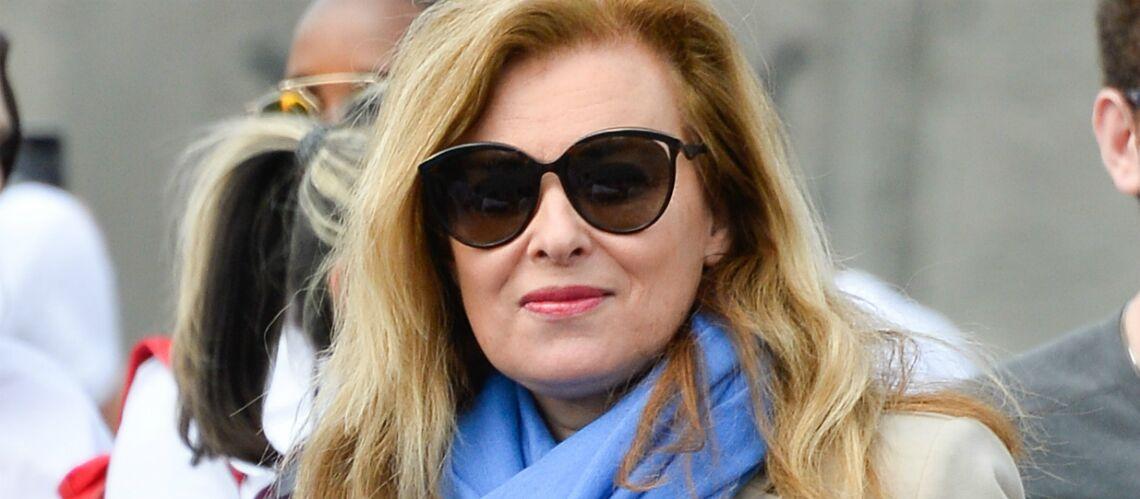Valérie Trierweiler juge les premiers pas de première dame de Brigitte Macron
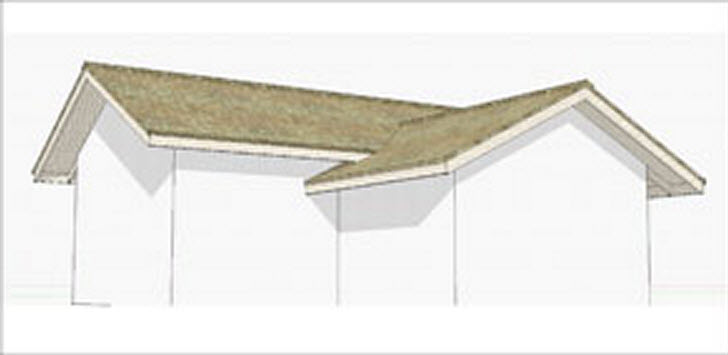 Instant roof plugin for Roof drawing software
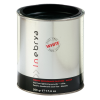 Inebrya Porzásmentes Fehér Szőkítőpor, 500 g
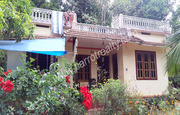 Beautifully designed 2BHK with 15cent land  for Sale near cherukattoor
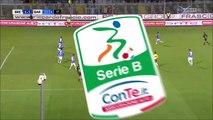 1-1 Cristian Galano Goal Italy  Serie B - 23.10.2017 Brescia Calcio 1-1 FC Bari 1908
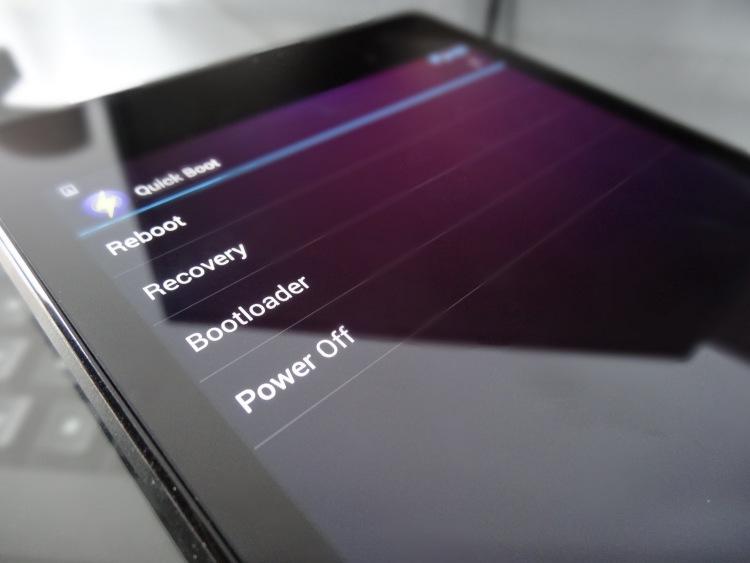 Что такое Bootloader и для чего он нужен ?! Мир Android  - bootloader-1.-750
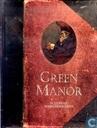 Green Manor - 16 luchtige misdaadkroniekjes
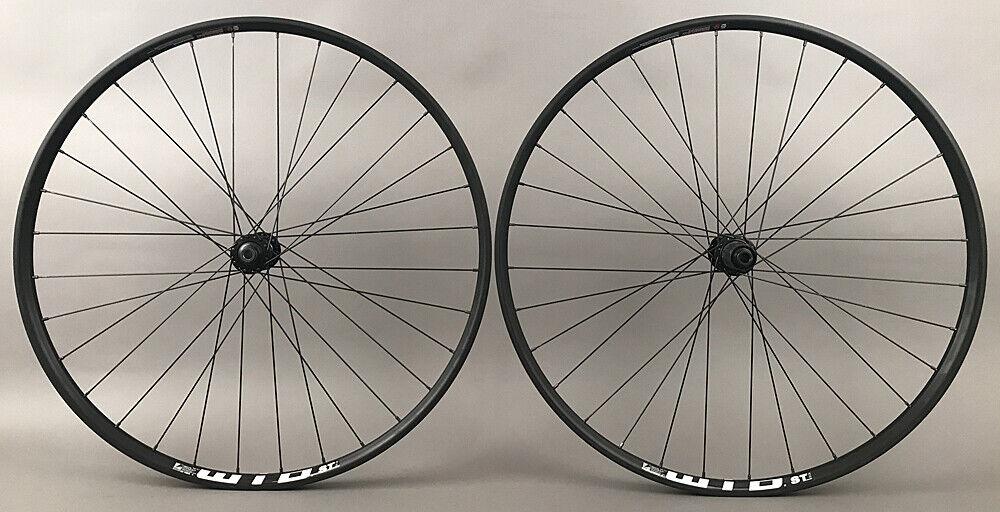 Image 1 - WTB-ST-I23-700c-Gravel-CX-Bike-Wheelset-Tubeless-12x-100mm-12x-142mm-8-11-Speed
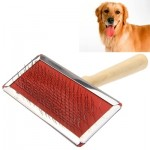 Soft Curve Needled Manual Bristles Grooming Cleaning Brush with Wood Handle for Pet, Big Size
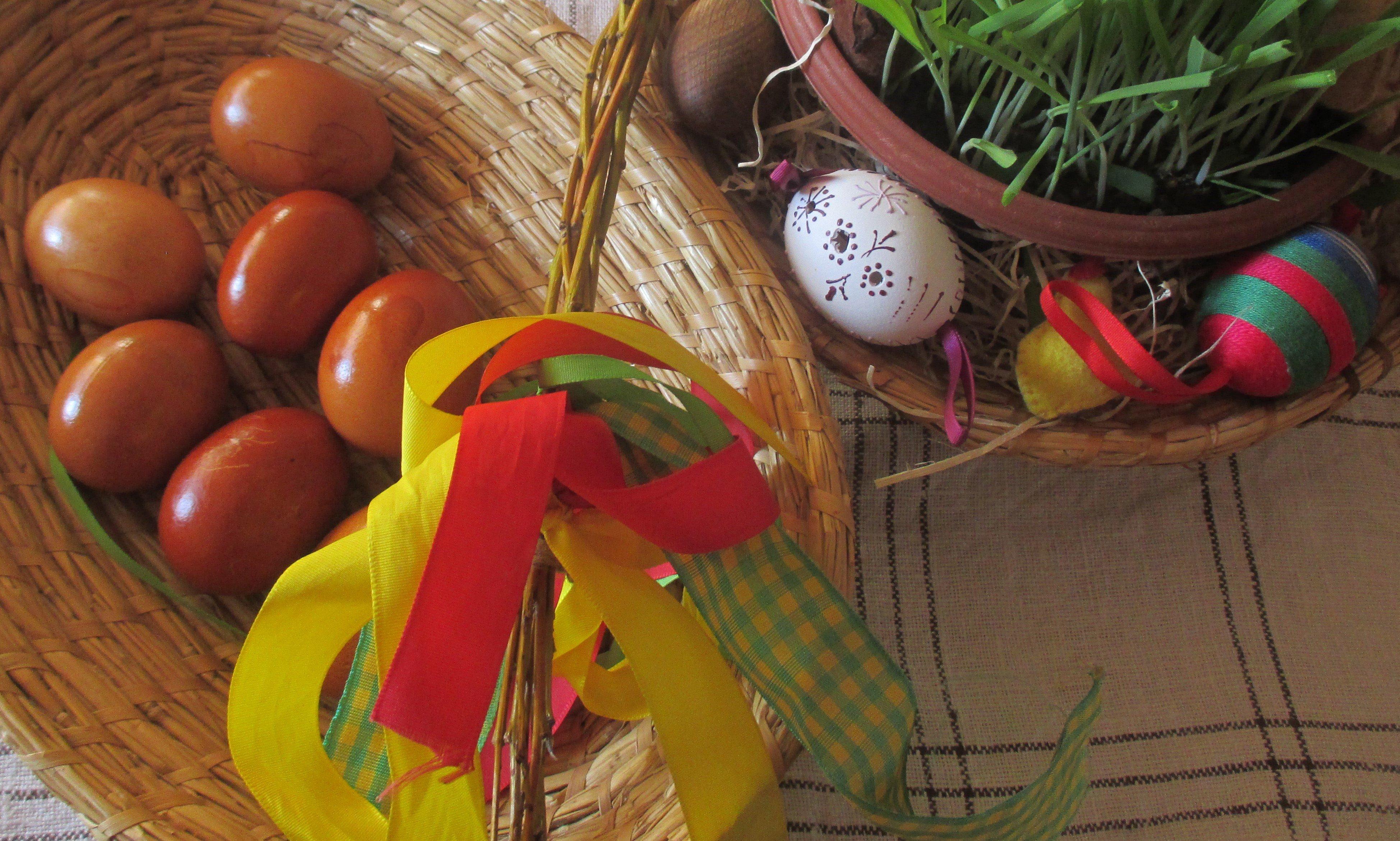 Easter Workshops in Ctěnice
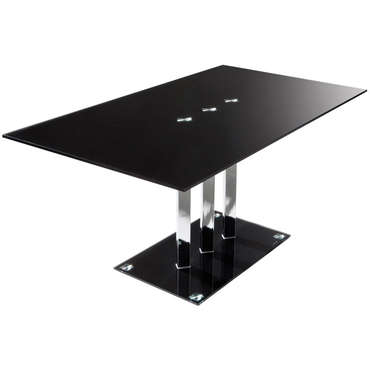Table fixe 160 cm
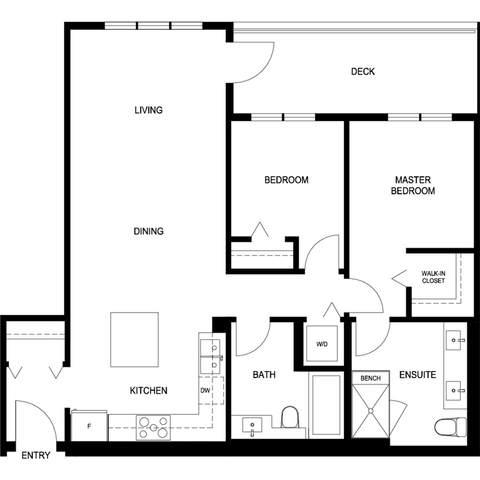 8150 207 Street C303, Langley, BC V0V 0V0 (#R2531365) :: Homes Fraser Valley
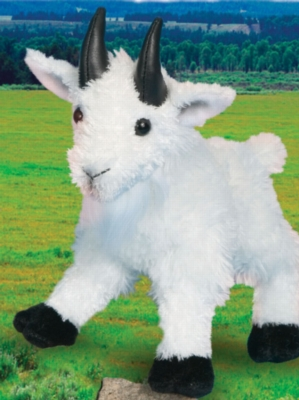 """Maggie Mountain Goat - 8"""" Goat by Douglas Cuddle Toy"""
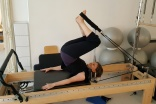Roll over on reformer @WinchesterPilates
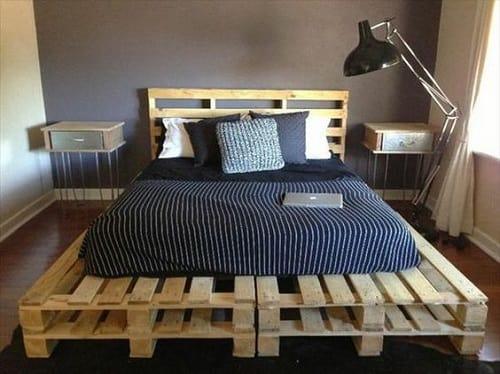 lit palette 602f8b7036b5d - Idées inspiration de chambre à coucher en palette de bois à essayer!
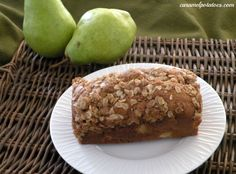 Caramelized Pear Bread with Streusel Topping-need I say more.  This looks amazing.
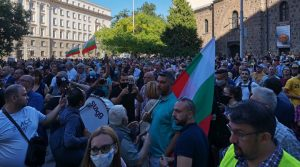 Протестите няма да спрат скоро! Започва национална стачка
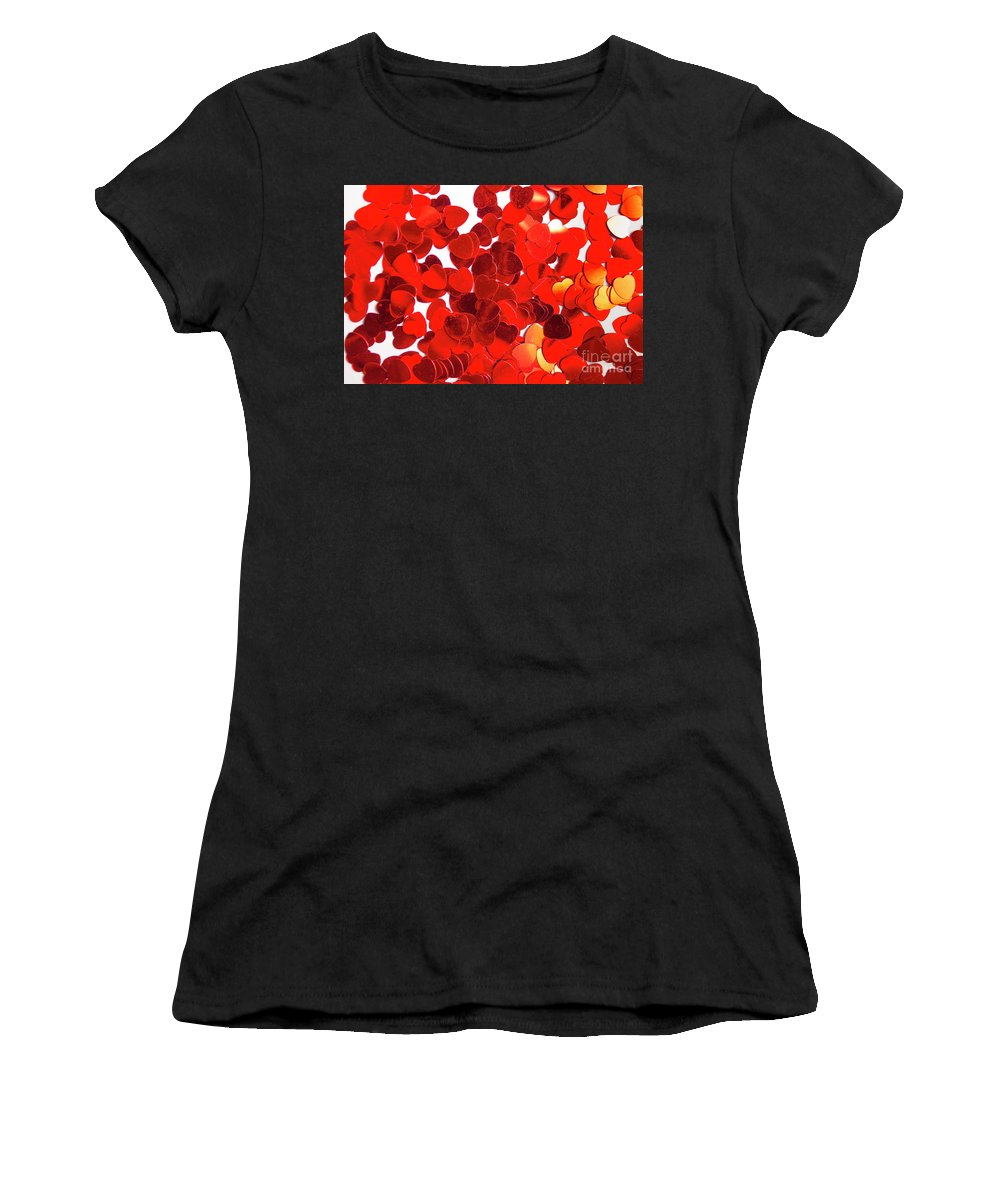 Confetti Women's T-Shirt featuring the photograph Decorative Heart Background by Jorgo Photography - Wall Art Gallery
+---+
What you return must match, line for line, the span from the line containing "Roll over on reformer @WinchesterPilates" through the last line of the listing above, with every picture omitted.

RESULT BELOW:
Roll over on reformer @WinchesterPilates
 lit palette 602f8b7036b5d - Idées inspiration de chambre à coucher en palette de bois à essayer!
 Caramelized Pear Bread with Streusel Topping-need I say more.  This looks amazing.
 Протестите няма да спрат скоро! Започва национална стачка
 Confetti Women's T-Shirt featuring the photograph Decorative Heart Background by Jorgo Photography - Wall Art Gallery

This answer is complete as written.